** begin PROVIDED DATA **

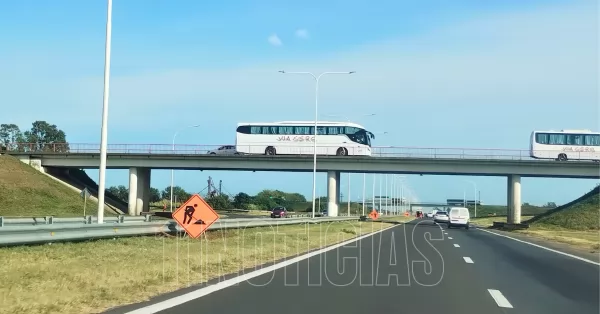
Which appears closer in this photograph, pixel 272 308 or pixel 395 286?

** end PROVIDED DATA **
** begin PROVIDED DATA **

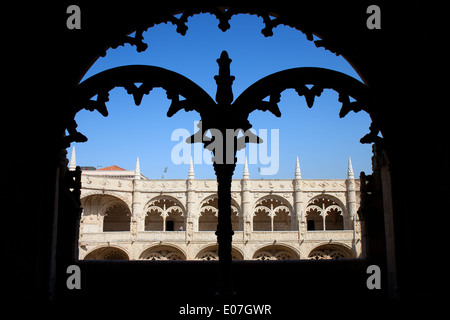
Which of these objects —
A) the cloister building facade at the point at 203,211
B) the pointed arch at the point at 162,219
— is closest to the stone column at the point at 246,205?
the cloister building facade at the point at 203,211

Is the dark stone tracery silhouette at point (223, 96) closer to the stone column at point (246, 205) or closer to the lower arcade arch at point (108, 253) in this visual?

** end PROVIDED DATA **
** begin PROVIDED DATA **

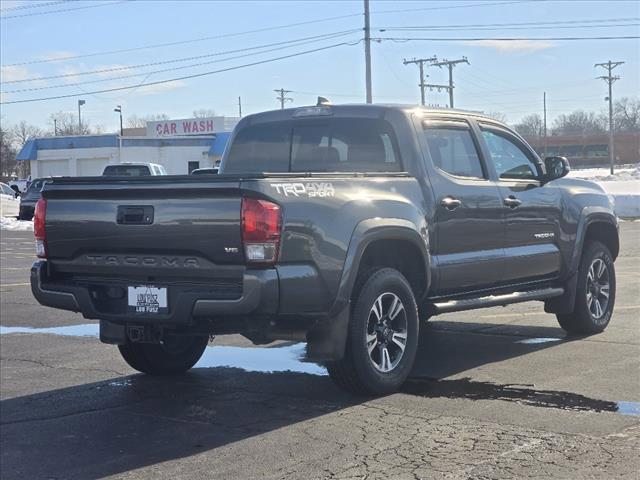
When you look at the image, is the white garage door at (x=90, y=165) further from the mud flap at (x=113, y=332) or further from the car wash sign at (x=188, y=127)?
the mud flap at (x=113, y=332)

** end PROVIDED DATA **

◆ WHAT IS BEING ASKED ◆
Gather every line in the entries above that contains the word "closer" and copy each of those lines in full.

◆ EXERCISE SOLUTION ◆
Which appears closer in this photograph, pixel 272 308 or pixel 395 286?
Is the dark stone tracery silhouette at point (223, 96) closer to the stone column at point (246, 205) or closer to the lower arcade arch at point (108, 253) in this visual?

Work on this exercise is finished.